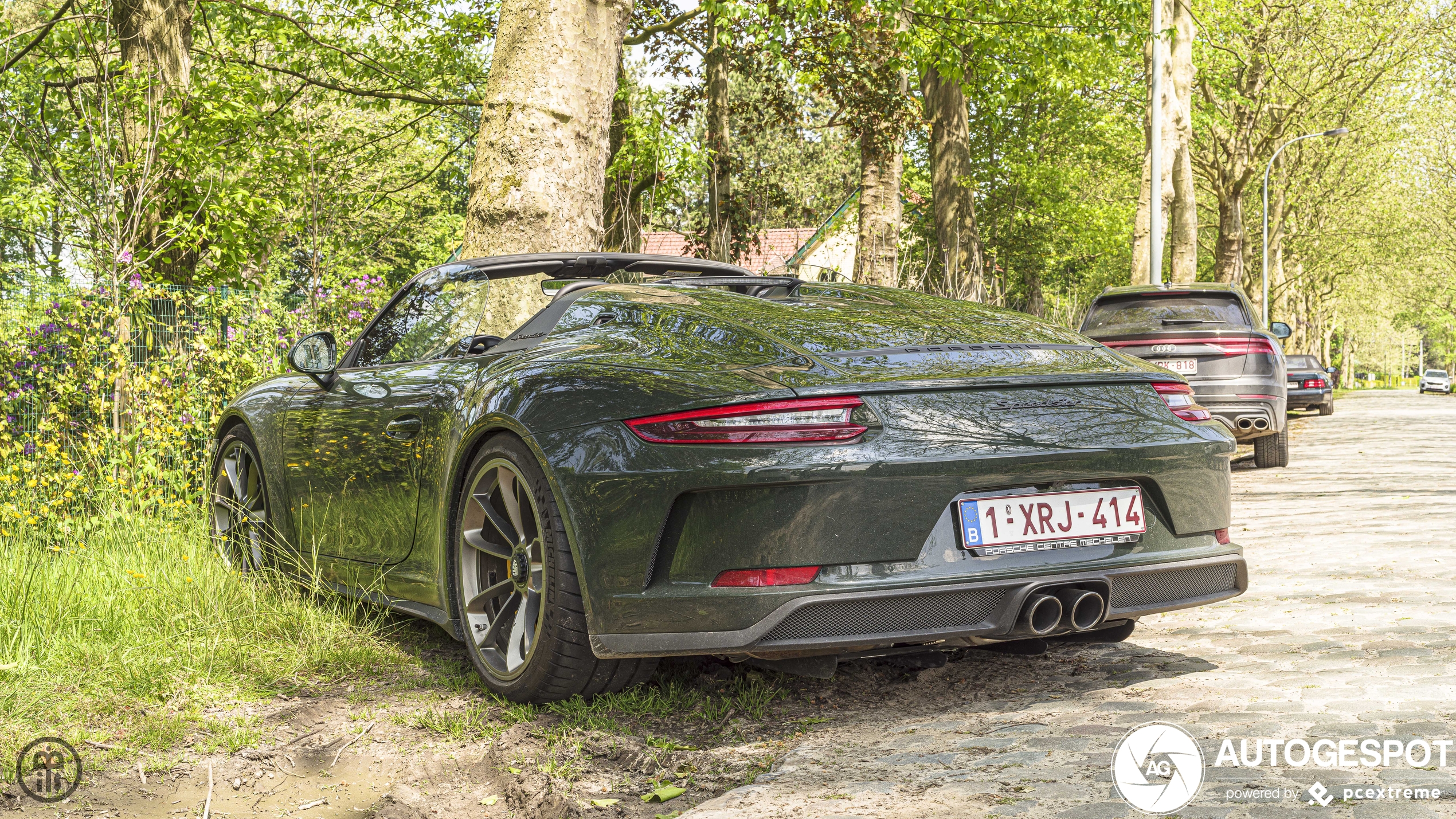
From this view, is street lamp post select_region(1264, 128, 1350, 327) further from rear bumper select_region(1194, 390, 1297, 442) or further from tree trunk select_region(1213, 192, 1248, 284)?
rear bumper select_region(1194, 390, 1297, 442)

# # # #

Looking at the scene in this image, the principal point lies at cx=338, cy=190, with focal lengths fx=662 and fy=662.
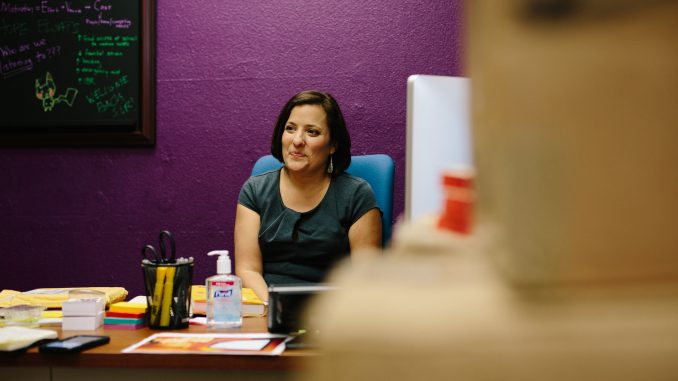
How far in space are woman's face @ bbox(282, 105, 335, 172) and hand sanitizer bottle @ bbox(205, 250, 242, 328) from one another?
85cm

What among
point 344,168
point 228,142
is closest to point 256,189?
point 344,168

# # # #

§ **Required work**:
Locate each line in the records above that contains the string "bumper", matching case exactly, and copy those lines in full.

§ **Exercise answer**:
From this view, is street lamp post select_region(1264, 128, 1350, 327) further from rear bumper select_region(1194, 390, 1297, 442) or further from tree trunk select_region(1213, 192, 1248, 284)?
rear bumper select_region(1194, 390, 1297, 442)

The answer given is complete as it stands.